もちろん気付けば除去しますし、改善できる方法があれば試します。

しかし現場には、どれだけ作業しても100%には届かない部分もあります。

先日も、クリーニング完了後の部屋で「カビの臭いがする」と連絡がありました。雇用者と一緒に現地確認をしましたが、私たちには臭いは感じられません。
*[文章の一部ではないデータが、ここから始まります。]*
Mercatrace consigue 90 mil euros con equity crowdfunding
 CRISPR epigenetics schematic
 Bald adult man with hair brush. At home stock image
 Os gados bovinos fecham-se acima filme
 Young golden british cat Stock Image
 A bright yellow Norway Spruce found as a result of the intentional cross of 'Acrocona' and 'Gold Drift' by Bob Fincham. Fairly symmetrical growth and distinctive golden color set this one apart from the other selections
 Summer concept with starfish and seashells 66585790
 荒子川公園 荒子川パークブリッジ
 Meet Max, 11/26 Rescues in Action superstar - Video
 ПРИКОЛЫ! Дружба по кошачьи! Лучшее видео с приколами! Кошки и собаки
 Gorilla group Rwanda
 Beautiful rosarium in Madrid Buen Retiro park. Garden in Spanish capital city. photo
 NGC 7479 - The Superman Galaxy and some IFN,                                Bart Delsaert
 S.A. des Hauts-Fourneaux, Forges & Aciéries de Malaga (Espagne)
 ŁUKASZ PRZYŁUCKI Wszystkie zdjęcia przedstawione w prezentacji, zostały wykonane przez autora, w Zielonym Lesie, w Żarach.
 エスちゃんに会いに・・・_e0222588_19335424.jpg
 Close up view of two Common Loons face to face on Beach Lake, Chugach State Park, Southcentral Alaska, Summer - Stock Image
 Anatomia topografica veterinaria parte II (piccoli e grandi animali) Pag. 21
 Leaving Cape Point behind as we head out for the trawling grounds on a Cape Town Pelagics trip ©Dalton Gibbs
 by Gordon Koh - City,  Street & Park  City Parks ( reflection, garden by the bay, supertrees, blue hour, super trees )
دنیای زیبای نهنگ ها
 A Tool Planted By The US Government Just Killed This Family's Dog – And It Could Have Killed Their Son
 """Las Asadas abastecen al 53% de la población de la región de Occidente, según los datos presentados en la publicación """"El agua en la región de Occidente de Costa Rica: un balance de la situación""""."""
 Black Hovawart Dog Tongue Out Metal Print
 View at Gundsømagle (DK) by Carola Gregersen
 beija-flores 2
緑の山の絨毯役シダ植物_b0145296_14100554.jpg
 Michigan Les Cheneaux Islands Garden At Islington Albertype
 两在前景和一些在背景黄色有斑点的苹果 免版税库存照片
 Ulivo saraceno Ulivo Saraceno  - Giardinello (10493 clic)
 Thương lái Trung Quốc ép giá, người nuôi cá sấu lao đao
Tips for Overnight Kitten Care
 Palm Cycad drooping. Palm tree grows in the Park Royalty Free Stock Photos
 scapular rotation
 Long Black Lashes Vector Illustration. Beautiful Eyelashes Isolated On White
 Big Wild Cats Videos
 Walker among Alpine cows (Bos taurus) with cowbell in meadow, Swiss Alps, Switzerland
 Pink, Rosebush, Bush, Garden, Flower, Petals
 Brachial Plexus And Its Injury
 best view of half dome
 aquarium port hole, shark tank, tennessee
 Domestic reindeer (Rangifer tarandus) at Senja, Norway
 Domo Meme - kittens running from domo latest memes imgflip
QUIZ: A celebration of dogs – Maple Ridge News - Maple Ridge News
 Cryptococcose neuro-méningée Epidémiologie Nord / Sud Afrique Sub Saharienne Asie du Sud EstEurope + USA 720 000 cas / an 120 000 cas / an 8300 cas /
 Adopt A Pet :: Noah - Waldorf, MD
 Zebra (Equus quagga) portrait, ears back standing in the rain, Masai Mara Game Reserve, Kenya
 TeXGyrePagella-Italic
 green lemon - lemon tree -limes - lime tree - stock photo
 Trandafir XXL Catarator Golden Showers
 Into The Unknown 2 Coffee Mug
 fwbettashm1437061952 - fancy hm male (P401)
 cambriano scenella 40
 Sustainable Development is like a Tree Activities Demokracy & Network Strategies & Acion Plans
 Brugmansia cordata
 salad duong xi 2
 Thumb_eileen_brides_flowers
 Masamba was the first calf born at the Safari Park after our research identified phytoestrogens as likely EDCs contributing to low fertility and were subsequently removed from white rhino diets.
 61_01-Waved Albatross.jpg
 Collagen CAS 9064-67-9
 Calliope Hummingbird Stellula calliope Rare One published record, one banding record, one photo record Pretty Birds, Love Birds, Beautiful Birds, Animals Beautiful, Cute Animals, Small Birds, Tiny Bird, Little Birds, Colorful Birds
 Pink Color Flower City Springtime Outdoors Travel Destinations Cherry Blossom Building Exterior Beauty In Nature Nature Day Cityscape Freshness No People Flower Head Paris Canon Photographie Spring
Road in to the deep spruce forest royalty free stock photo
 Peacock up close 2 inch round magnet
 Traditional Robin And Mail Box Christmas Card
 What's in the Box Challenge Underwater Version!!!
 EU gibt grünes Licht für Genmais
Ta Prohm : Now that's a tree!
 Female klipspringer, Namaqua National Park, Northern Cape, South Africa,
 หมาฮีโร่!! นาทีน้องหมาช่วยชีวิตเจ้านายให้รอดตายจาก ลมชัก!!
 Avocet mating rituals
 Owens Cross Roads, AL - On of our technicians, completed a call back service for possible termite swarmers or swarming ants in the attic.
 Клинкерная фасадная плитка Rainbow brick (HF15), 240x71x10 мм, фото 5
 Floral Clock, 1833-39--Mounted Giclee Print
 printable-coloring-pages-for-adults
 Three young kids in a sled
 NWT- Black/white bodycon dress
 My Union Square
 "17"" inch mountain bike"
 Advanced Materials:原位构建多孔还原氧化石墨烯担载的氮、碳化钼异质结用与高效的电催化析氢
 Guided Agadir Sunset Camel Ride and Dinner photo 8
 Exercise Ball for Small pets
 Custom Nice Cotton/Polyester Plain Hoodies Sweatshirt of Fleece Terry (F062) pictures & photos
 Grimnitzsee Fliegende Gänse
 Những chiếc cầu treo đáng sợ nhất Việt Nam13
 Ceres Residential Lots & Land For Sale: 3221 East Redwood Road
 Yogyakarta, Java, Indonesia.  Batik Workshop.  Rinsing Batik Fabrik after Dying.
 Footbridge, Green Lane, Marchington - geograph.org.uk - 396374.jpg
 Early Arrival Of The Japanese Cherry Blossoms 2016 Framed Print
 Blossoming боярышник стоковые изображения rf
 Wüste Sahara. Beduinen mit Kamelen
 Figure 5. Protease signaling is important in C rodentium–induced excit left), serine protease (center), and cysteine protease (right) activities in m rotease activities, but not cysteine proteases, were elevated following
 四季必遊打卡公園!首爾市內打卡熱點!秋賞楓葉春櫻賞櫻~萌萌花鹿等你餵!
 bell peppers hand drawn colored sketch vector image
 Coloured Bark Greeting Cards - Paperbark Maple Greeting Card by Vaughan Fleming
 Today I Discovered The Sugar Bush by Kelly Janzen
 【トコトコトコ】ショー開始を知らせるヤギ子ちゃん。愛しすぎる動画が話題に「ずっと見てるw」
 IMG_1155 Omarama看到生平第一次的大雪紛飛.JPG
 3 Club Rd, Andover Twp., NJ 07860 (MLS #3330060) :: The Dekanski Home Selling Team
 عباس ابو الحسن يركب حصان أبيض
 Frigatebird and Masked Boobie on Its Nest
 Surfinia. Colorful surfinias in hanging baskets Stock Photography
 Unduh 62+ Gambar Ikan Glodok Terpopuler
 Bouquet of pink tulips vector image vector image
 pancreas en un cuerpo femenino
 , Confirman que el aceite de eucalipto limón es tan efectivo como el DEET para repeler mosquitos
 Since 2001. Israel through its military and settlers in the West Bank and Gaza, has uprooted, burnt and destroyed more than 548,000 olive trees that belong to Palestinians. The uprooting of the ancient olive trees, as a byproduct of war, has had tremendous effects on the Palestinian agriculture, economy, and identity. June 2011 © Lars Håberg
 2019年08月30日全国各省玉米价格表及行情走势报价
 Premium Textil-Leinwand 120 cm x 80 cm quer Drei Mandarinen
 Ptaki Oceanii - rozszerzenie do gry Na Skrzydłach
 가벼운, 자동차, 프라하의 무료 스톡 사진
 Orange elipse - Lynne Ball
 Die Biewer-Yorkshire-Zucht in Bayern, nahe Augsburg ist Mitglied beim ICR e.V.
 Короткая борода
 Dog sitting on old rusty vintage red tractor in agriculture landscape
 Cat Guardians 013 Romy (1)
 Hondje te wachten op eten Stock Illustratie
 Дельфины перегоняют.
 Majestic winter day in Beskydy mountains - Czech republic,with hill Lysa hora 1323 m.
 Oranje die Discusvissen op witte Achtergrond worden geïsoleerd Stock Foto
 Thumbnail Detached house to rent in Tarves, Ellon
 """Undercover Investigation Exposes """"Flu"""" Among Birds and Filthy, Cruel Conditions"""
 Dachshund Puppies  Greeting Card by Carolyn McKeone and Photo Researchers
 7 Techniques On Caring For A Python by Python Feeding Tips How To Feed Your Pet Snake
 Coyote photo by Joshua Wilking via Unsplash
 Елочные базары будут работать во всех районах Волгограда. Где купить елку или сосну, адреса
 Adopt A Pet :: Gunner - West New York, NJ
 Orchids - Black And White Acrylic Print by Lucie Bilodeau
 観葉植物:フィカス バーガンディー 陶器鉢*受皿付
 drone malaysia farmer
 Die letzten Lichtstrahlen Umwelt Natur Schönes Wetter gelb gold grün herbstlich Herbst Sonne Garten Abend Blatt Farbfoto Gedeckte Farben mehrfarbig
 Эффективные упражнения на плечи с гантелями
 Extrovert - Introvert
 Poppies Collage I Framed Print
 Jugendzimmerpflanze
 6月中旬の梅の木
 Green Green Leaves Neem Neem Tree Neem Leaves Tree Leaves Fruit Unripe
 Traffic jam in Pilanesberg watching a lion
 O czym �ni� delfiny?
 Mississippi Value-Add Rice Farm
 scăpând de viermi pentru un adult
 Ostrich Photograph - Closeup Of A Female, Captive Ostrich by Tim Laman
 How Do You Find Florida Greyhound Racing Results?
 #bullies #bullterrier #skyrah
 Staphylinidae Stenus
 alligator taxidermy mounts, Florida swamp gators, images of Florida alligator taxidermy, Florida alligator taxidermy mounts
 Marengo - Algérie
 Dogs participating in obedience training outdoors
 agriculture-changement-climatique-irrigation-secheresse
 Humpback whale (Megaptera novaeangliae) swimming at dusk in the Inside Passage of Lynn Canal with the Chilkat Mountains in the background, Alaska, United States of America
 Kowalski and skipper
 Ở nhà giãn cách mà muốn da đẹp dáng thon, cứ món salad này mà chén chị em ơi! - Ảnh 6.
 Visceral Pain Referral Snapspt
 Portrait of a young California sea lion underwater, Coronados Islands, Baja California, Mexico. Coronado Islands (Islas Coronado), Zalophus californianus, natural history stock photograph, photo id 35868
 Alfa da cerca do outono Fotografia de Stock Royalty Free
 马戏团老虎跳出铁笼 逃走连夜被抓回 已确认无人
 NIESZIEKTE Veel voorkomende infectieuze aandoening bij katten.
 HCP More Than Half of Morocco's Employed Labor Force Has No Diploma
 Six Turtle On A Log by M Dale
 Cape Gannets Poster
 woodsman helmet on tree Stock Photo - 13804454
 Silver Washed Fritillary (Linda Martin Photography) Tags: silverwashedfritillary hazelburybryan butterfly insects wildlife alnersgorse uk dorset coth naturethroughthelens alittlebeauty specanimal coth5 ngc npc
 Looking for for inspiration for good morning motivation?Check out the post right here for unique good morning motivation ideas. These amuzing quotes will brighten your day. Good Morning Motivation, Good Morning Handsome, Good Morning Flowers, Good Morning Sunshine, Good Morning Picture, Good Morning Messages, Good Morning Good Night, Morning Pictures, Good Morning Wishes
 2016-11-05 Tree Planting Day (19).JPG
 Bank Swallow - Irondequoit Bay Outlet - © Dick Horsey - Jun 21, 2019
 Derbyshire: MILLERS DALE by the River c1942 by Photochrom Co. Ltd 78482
それでも追加対応として消臭作業を行いました。

その時に改めて考えたのです。

品質を高める努力は大切。
でも、その品質に終わりはあるのだろうか。

今日は、長年ハウスクリーニングの現場に立ってきた私が感じる「現場品質の難しさ」について書いてみたいと思います。

同じ部屋を見ても、人によって見えるものが違う

現場担当者は複数います。

その中には、私なら気にならないレベルでも見逃さない人がいます。

フローリングの内装のり。
ドア枠のわずかな付着物。
ブレーカーやエアコン化粧板の小さな汚れ。

言われてみれば確かに残っています。

ただ、普通に部屋を利用する人が気付くかというと、必ずしもそうではありません。

しかし、その人には見えるのです。

そしてそれは決して悪いことではありません。

細かく見る人がいるから品質は向上します。

一方で、現場を担当する側としては「どこまでやるべきか」という問題も生まれます。

完全除去と素材保護の間で

クリーニングの仕事は、ただ汚れを落とせばいいわけではありません。

素材を傷めないことも重要です。

例えば劣化した塗装面。

強い洗剤や硬い道具を使えば汚れは落ちるかもしれません。

しかし、その代わりに塗装が剥がれてしまったら本末転倒です。

現場ではよく、

「これ以上やると危険だな」

というラインに出会います。

その判断もまた、職人の仕事だと思っています。

新しい発見は現場から生まれる

そんな中、最近ひとつ収穫がありました。

内装のりの除去に苦労していた時のことです。

100円ショップで売られている焦げ取りシートと、濡らしたメラミンスポンジを組み合わせてみたところ、意外なほど効果がありました。

正直なところ、半分はダメ元でした。

「これで落ちたら儲けものだな」

そんな気持ちで試したところ、思った以上に反応が良かったのです。

もちろん素材によっては注意が必要ですが、傷を付けずに除去できるケースもありました。

長年やっていても、まだ新しい発見があります。

現場というのは面白いものです。

クレームや手直しの依頼が、結果的に技術向上につながることもあります。

匂いは特に難しい

先日の「カビ臭がする」という案件もそうでした。

現地に到着して、まず玄関で深呼吸。

「どうです?」

「いや、分からないですね……」

雇用者と顔を見合わせました。

それでも依頼者は気になると言います。

こういうケースは実は珍しくありません。

汚れは目で確認できます。

しかし臭いは人によって感じ方が違います。

ある人には気にならなくても、別の人には強く感じることがあります。

だからこそ難しいのです。

見えないものを相手にする仕事は、目に見える汚れ以上に神経を使います。

品質に終わりはない

私は34年以上この仕事を続けています。

それでも今なお、

「もっと良い方法はないか」

「この汚れはどう落とそうか」

と考えています。

品質に終わりはありません。

だからといって、どこまでも作業を続けられるわけでもありません。

時間もあります。
予算もあります。
素材の限界もあります。

その中で最善を尽くす。

おそらくそれがプロの仕事なのだと思います。

普通の人は気にならない。

でも、気になる人は気になる。

その両方を知りながら、今日も現場で最善の仕上がりを目指しています。